PROBLEMS AND TASKS:
**1)** Reproduce, word for word, the part of the SPS environmental passage that opens with the words containing "Environmental Requirements" and closes with "SPS' power plants.".
**2)** According to the SPS environmental passage, in what year did the EPA issue its finding that GHG emissions pose a threat to public health and welfare?

--- STUDY TEXT ---

Asbestos Removal — Some of SPS' facilities contain asbestos.  Most asbestos will remain undisturbed until the facilities that contain it are demolished or removed. SPS has recorded an estimate for final removal of the asbestos as an ARO. It may be necessary to remove some asbestos to perform maintenance or make improvements to other equipment. The cost of removing asbestos as part of other work is not expected to be material and is recorded as incurred as operating expenses for maintenance projects, capital expenditures for construction projects or removal costs for demolition projects.

Environmental Requirements

EPA GHG Regulation — In 2009, the EPA issued its "endangerment" finding that GHG emissions pose a threat to public health and welfare. In 2011, new EPA permitting requirements became effective for GHG emissions of new and modified large stationary sources, which are applicable to the construction of new power plants or power plant modifications that increase emissions above a certain threshold. SPS is unable to determine the cost of compliance with these new EPA requirements as it is not clear whether these requirements will apply to future changes at SPS' power plants.

--- PROVIDED INFORMATION ---

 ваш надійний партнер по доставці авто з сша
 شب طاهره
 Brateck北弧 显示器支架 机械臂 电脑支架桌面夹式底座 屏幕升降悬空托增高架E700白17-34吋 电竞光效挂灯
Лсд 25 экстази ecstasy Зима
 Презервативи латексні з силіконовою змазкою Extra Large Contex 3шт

---
--- PROVIDED INFORMATION ---

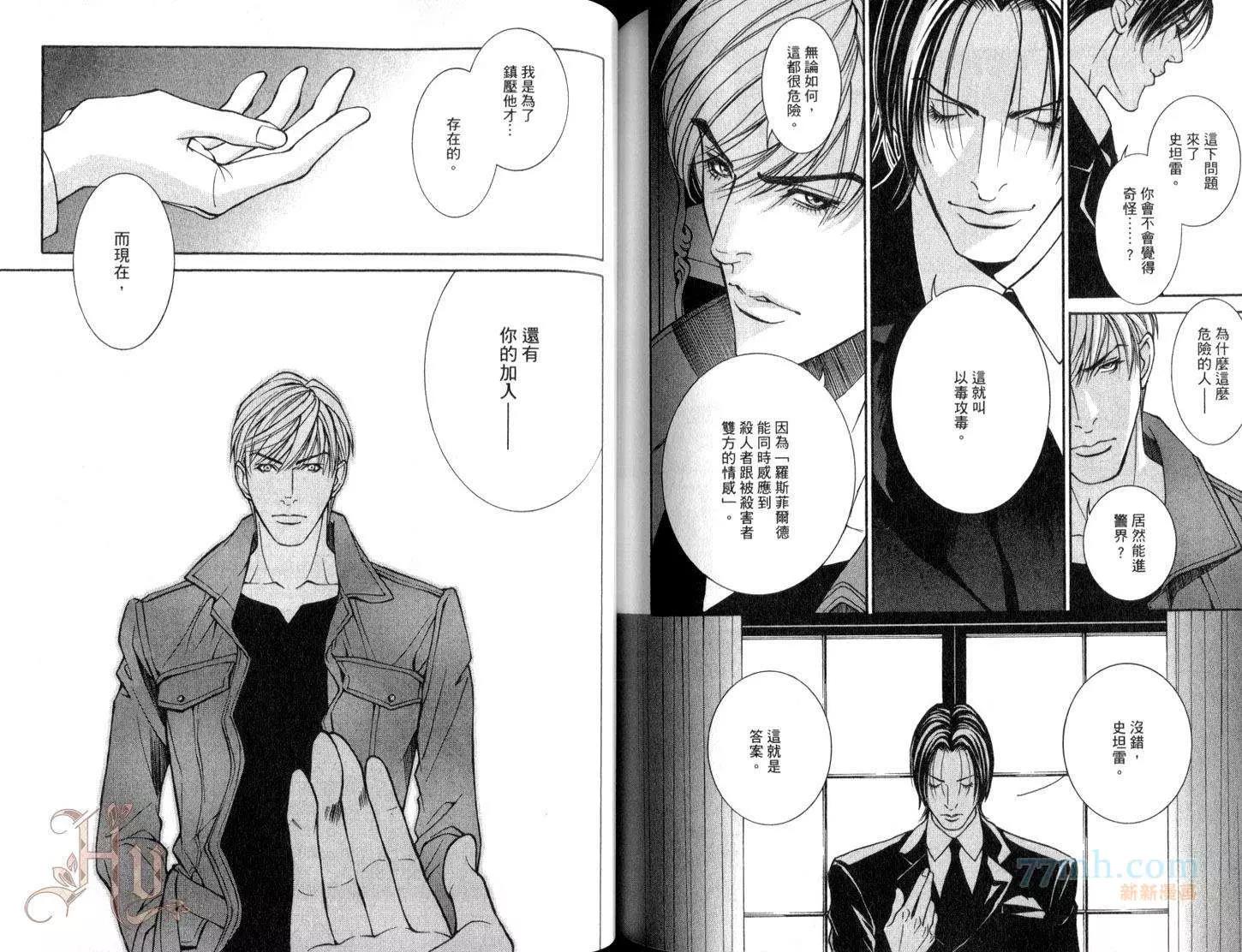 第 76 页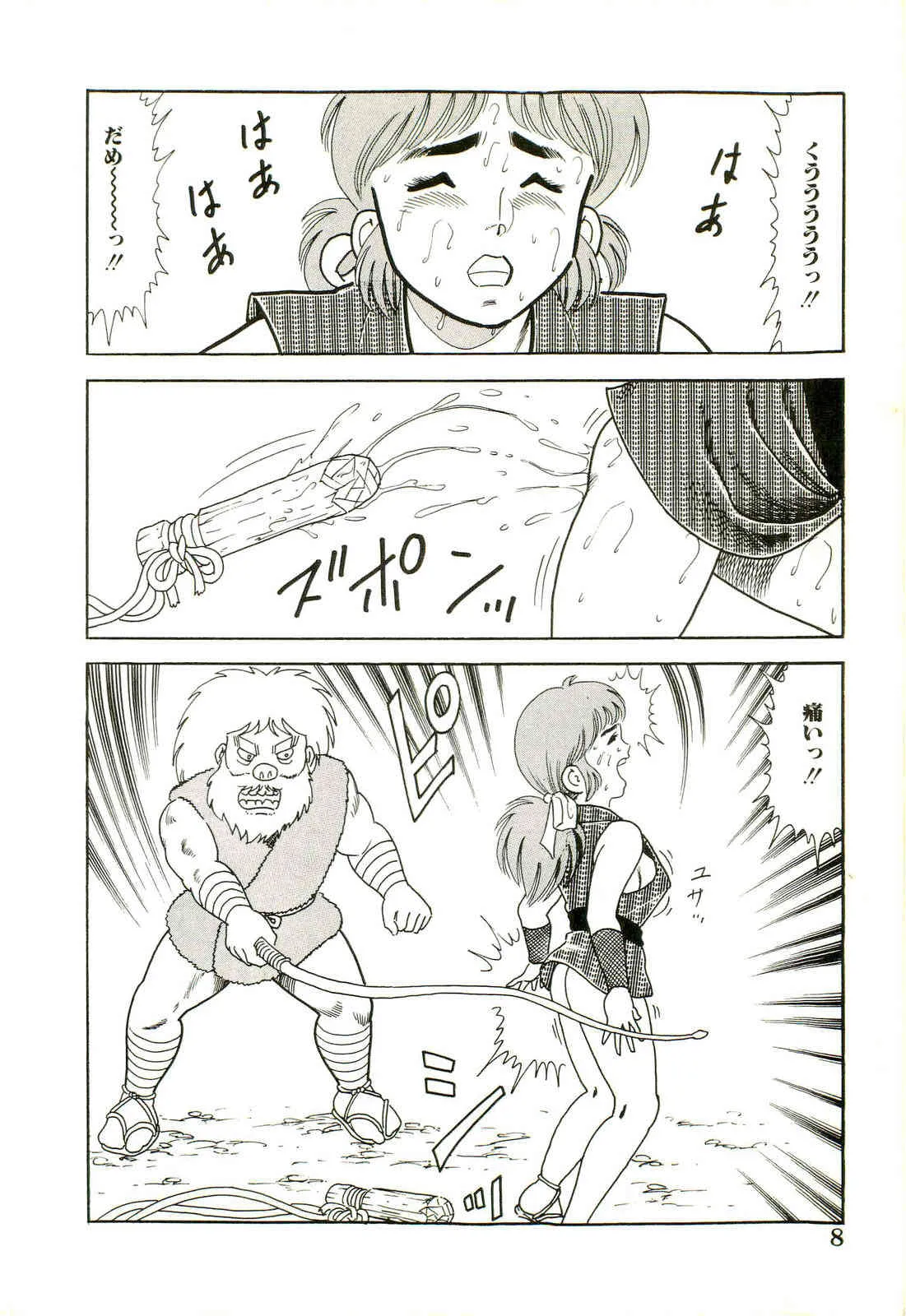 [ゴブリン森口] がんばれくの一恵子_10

---

ANSWER SET:
**1)**
Environmental Requirements

EPA GHG Regulation — In 2009, the EPA issued its "endangerment" finding that GHG emissions pose a threat to public health and welfare. In 2011, new EPA permitting requirements became effective for GHG emissions of new and modified large stationary sources, which are applicable to the construction of new power plants or power plant modifications that increase emissions above a certain threshold. SPS is unable to determine the cost of compliance with these new EPA requirements as it is not clear whether these requirements will apply to future changes at SPS' power plants.

**2)** 2009